▶ AIM:
Please arrange the lines below as a numbered list, leaving out any blank lines.

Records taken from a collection
========================================

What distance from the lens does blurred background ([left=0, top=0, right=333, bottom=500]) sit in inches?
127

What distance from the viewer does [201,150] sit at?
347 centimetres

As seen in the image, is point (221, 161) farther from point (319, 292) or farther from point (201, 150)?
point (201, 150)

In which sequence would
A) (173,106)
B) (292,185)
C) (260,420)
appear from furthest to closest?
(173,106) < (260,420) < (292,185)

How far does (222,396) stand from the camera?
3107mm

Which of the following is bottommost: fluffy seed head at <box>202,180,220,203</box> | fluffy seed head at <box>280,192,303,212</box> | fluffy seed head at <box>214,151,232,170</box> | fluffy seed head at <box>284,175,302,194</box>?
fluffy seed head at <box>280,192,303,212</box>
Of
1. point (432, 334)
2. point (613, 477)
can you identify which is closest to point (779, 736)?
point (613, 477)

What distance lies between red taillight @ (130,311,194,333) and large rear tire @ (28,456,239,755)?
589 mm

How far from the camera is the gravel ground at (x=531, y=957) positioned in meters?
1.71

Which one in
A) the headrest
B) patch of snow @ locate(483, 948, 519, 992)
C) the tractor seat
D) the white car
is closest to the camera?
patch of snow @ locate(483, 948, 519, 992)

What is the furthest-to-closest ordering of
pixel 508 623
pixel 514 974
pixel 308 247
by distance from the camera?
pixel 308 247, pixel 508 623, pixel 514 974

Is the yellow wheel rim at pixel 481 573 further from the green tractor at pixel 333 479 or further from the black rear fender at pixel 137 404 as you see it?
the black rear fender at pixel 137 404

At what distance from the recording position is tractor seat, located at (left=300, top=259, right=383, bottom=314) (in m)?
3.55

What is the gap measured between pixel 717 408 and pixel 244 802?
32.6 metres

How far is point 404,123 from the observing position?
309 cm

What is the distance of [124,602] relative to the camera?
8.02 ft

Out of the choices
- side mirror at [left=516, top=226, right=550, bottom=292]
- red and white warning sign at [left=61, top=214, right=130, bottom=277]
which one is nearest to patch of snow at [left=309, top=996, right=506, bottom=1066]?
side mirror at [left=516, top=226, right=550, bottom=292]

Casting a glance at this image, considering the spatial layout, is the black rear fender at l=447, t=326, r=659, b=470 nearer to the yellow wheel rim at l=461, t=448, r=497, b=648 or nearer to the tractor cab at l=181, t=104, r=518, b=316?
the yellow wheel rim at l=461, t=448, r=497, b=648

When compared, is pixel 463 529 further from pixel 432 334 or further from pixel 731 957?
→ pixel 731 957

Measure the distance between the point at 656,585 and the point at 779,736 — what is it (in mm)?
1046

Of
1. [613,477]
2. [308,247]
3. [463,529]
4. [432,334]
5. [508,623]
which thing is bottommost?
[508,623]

========================================

▶ EXERCISE RESULT:
1. What distance from the lens does blurred background ([left=0, top=0, right=333, bottom=500]) sit in inches?
2. 127
3. What distance from the viewer does [201,150] sit at?
4. 347 centimetres
5. As seen in the image, is point (221, 161) farther from point (319, 292) or farther from point (201, 150)?
6. point (201, 150)
7. In which sequence would
8. A) (173,106)
9. B) (292,185)
10. C) (260,420)
11. appear from furthest to closest?
12. (173,106) < (260,420) < (292,185)
13. How far does (222,396) stand from the camera?
14. 3107mm
15. Which of the following is bottommost: fluffy seed head at <box>202,180,220,203</box> | fluffy seed head at <box>280,192,303,212</box> | fluffy seed head at <box>214,151,232,170</box> | fluffy seed head at <box>284,175,302,194</box>?
16. fluffy seed head at <box>280,192,303,212</box>
17. Of
18. 1. point (432, 334)
19. 2. point (613, 477)
20. can you identify which is closest to point (779, 736)?
21. point (613, 477)
22. What distance lies between red taillight @ (130,311,194,333) and large rear tire @ (28,456,239,755)?
23. 589 mm
24. How far from the camera is the gravel ground at (x=531, y=957) positioned in meters?
25. 1.71
26. Which one in
27. A) the headrest
28. B) patch of snow @ locate(483, 948, 519, 992)
29. C) the tractor seat
30. D) the white car
31. is closest to the camera?
32. patch of snow @ locate(483, 948, 519, 992)
33. What is the furthest-to-closest ordering of
34. pixel 508 623
35. pixel 514 974
36. pixel 308 247
37. by distance from the camera?
38. pixel 308 247, pixel 508 623, pixel 514 974
39. Is the yellow wheel rim at pixel 481 573 further from the green tractor at pixel 333 479 or further from the black rear fender at pixel 137 404 as you see it?
40. the black rear fender at pixel 137 404
41. At what distance from the recording position is tractor seat, located at (left=300, top=259, right=383, bottom=314) (in m)?
42. 3.55
43. What is the gap measured between pixel 717 408 and pixel 244 802?
44. 32.6 metres
45. How far is point 404,123 from the observing position?
46. 309 cm
47. What is the distance of [124,602] relative to the camera?
48. 8.02 ft
49. Out of the choices
50. - side mirror at [left=516, top=226, right=550, bottom=292]
51. - red and white warning sign at [left=61, top=214, right=130, bottom=277]
52. which one is nearest to patch of snow at [left=309, top=996, right=506, bottom=1066]?
53. side mirror at [left=516, top=226, right=550, bottom=292]
54. Casting a glance at this image, considering the spatial layout, is the black rear fender at l=447, t=326, r=659, b=470 nearer to the yellow wheel rim at l=461, t=448, r=497, b=648 or nearer to the tractor cab at l=181, t=104, r=518, b=316?
55. the yellow wheel rim at l=461, t=448, r=497, b=648
56. When compared, is pixel 463 529 further from pixel 432 334 or further from pixel 731 957?
57. → pixel 731 957
58. Measure the distance between the point at 656,585 and the point at 779,736 — what is it (in mm)?
59. 1046
60. Of
61. 1. [613,477]
62. 2. [308,247]
63. 3. [463,529]
64. 4. [432,334]
65. 5. [508,623]
66. which thing is bottommost?
67. [508,623]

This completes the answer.